- _Problem 1_:
From the GBAtemp funding thread, reproduce the passage that begins at the words "When Powweb started" and ends after "yuyuyup (Dec 7, 2006)".
- _Problem 2_:
Answer these questions about the GBAtemp funding thread:
(a) Who pays for the domain names?
(b) Where was the site hosted before it moved to Powweb?
(c) Roughly how much did the IPB lifetime licence cost?

- _Page extract_:
start

# How is GBAtemp supported financially?



## monkeymachine (Dec 7, 2006)

Just curious, I mean, don't see any advertising or donation banners around.. I even double-checked my adblock


----------



## djgarf (Dec 7, 2006)

by the staff


----------



## Costello (Dec 7, 2006)

I pay for the hosting and the domain names, and our partner www.gameyeeeah.com offers me a little money in exchange for putting their logo on the front page 
	

	
	
		
		

		
			




Shaun used to pay Powweb (our previous host) and he also paid for the lifetime IPB license... mega expensive!

The policy of GBAtemp has always been to remain advert-free.
And I swear to you and to everyone, that it will remain advert-free forever.
Because what we care for before all is our members, our community, and we have absolutely no interest in profit.


----------



## Hero-Link (Dec 7, 2006)

hurray to the staff


----------



## mthrnite (Dec 7, 2006)

I've always wondered myself, and even tried to "purchase paid subsription" at one point, since this site is so worthy of my dollar.
It's a very special place, far and above what it appears as on it's surface.

..and his thunderous voice roared savagedly up at the sky,
"Sanctuary! Sanctuary! Sanctuary!"

- The Hunchback of Notre Dame


----------



## CCNaru (Dec 7, 2006)

you didn't know? Costello is actually Kobe Bryant.


----------



## shaunj66 (Dec 7, 2006)

We used to be hosted for free on m4d.sm, that was when Kivan and co were active. After they started disappearing we needed independence and control over our hosting so we moved to Powweb, and I paid the 2 years hosting out of my own pocket (about £120). Then we decided to upgrade IPB and all the staff chipped in and we managed to obtain an _expensive_ IPB lifetime licence (about £110). 
When Powweb started screwing us around we moved to another host with a dedicated server (Dedibox) and Costello, myself and Thug4L1f3 paid a third of the hosting cost each per month until Gameyeeeah offered to pay hosting in exchange for their small banner on the front page. The 
domain names are paid for by Costello himself.

Other than the recommended sites box, and the small GameYeeeah logo, and the links to stores that supplied us with review kits in each review you'll see NO other adverts on GBAtemp. We've always been ad-free, always believed that the members appreciate it and that it's one of the things that makes GBAtemp so special. So we'll always remain ad-free!


----------



## yuyuyup (Dec 7, 2006)

gbatemp makes billions off of Iraqi contracts.  Don't worry, the oil washes blood off of their hands quite nicely.


----------



## Kyro (Dec 7, 2006)

end

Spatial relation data
start

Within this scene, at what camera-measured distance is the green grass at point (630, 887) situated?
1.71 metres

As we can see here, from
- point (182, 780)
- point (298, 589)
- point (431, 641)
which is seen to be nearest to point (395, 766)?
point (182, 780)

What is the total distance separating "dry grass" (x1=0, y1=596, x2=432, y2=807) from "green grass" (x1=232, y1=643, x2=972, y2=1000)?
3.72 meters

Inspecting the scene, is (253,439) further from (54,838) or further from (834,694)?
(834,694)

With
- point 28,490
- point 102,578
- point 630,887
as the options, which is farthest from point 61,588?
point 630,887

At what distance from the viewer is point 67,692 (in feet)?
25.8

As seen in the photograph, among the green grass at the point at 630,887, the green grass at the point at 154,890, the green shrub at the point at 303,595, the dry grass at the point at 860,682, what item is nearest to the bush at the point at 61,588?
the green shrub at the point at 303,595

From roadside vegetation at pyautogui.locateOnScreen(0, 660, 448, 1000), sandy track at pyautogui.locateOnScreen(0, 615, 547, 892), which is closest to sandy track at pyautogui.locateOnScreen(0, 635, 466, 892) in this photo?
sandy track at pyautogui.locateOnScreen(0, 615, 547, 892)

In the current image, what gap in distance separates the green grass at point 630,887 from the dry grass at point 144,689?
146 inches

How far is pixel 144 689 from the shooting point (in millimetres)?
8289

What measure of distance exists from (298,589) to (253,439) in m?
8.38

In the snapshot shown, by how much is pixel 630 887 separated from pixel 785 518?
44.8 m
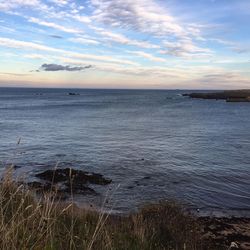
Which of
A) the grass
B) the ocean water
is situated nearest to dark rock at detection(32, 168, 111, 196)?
the ocean water

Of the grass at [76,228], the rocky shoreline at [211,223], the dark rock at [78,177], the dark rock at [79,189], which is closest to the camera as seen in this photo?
the grass at [76,228]

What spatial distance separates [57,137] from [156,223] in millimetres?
31388

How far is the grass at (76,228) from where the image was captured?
5.04m

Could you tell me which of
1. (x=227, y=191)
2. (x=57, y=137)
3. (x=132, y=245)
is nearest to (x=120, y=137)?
(x=57, y=137)

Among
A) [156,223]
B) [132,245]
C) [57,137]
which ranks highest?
[132,245]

end

- _Final answer 1_:
When Powweb started screwing us around we moved to another host with a dedicated server (Dedibox) and Costello, myself and Thug4L1f3 paid a third of the hosting cost each per month until Gameyeeeah offered to pay hosting in exchange for their small banner on the front page. The 
domain names are paid for by Costello himself.

Other than the recommended sites box, and the small GameYeeeah logo, and the links to stores that supplied us with review kits in each review you'll see NO other adverts on GBAtemp. We've always been ad-free, always believed that the members appreciate it and that it's one of the things that makes GBAtemp so special. So we'll always remain ad-free!


----------



## yuyuyup (Dec 7, 2006)

- _Final answer 2_:
(a) Costello
(b) On m4d.sm, for free
(c) About £110